_The problem_
Output each entry in full so that the result matches the data exactly.

_Supplied material_
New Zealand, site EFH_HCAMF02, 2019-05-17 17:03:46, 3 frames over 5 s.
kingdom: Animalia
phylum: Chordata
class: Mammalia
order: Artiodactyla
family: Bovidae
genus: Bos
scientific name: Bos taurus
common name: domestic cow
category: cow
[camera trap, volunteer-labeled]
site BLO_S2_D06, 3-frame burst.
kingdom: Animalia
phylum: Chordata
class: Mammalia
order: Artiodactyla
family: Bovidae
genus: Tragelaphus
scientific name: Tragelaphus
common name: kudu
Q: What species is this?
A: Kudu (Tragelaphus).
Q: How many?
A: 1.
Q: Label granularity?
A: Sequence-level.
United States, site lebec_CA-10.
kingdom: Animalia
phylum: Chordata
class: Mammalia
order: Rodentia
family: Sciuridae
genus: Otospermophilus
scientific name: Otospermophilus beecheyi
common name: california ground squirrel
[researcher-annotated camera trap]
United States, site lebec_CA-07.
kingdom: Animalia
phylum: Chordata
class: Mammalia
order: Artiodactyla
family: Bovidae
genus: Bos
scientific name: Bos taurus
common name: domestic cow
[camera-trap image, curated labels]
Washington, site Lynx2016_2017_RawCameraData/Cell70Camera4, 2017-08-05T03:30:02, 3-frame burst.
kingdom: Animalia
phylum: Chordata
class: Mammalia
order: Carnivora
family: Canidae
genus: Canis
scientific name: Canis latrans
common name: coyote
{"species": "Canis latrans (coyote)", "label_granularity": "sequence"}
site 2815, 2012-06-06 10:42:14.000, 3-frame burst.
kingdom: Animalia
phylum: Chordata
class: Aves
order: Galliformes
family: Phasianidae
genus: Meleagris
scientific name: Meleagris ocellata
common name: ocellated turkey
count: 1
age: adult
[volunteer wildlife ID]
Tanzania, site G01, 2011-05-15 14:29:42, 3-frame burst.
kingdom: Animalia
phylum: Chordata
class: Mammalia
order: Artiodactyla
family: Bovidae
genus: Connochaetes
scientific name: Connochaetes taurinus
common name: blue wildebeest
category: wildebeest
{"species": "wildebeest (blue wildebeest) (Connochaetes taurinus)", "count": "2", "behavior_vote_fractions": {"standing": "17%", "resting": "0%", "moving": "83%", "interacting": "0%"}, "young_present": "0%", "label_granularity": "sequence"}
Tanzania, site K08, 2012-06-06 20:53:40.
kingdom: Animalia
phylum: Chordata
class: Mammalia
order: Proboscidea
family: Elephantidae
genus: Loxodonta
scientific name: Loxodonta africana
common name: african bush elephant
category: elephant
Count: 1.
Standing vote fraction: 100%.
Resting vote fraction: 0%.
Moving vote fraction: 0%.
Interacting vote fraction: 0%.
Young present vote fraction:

_Solution to this task_
New Zealand, site EFH_HCAMF02, 2019-05-17 17:03:46, 3 frames over 5 s.
kingdom: Animalia
phylum: Chordata
class: Mammalia
order: Artiodactyla
family: Bovidae
genus: Bos
scientific name: Bos taurus
common name: domestic cow
category: cow
[camera trap, volunteer-labeled]
site BLO_S2_D06, 3-frame burst.
kingdom: Animalia
phylum: Chordata
class: Mammalia
order: Artiodactyla
family: Bovidae
genus: Tragelaphus
scientific name: Tragelaphus
common name: kudu
Q: What species is this?
A: Kudu (Tragelaphus).
Q: How many?
A: 1.
Q: Label granularity?
A: Sequence-level.
United States, site lebec_CA-10.
kingdom: Animalia
phylum: Chordata
class: Mammalia
order: Rodentia
family: Sciuridae
genus: Otospermophilus
scientific name: Otospermophilus beecheyi
common name: california ground squirrel
[researcher-annotated camera trap]
United States, site lebec_CA-07.
kingdom: Animalia
phylum: Chordata
class: Mammalia
order: Artiodactyla
family: Bovidae
genus: Bos
scientific name: Bos taurus
common name: domestic cow
[camera-trap image, curated labels]
Washington, site Lynx2016_2017_RawCameraData/Cell70Camera4, 2017-08-05T03:30:02, 3-frame burst.
kingdom: Animalia
phylum: Chordata
class: Mammalia
order: Carnivora
family: Canidae
genus: Canis
scientific name: Canis latrans
common name: coyote
{"species": "Canis latrans (coyote)", "label_granularity": "sequence"}
site 2815, 2012-06-06 10:42:14.000, 3-frame burst.
kingdom: Animalia
phylum: Chordata
class: Aves
order: Galliformes
family: Phasianidae
genus: Meleagris
scientific name: Meleagris ocellata
common name: ocellated turkey
count: 1
age: adult
[volunteer wildlife ID]
Tanzania, site G01, 2011-05-15 14:29:42, 3-frame burst.
kingdom: Animalia
phylum: Chordata
class: Mammalia
order: Artiodactyla
family: Bovidae
genus: Connochaetes
scientific name: Connochaetes taurinus
common name: blue wildebeest
category: wildebeest
{"species": "wildebeest (blue wildebeest) (Connochaetes taurinus)", "count": "2", "behavior_vote_fractions": {"standing": "17%", "resting": "0%", "moving": "83%", "interacting": "0%"}, "young_present": "0%", "label_granularity": "sequence"}
Tanzania, site K08, 2012-06-06 20:53:40.
kingdom: Animalia
phylum: Chordata
class: Mammalia
order: Proboscidea
family: Elephantidae
genus: Loxodonta
scientific name: Loxodonta africana
common name: african bush elephant
category: elephant
Count: 1.
Standing vote fraction: 100%.
Resting vote fraction: 0%.
Moving vote fraction: 0%.
Interacting vote fraction: 0%.
Young present vote fraction:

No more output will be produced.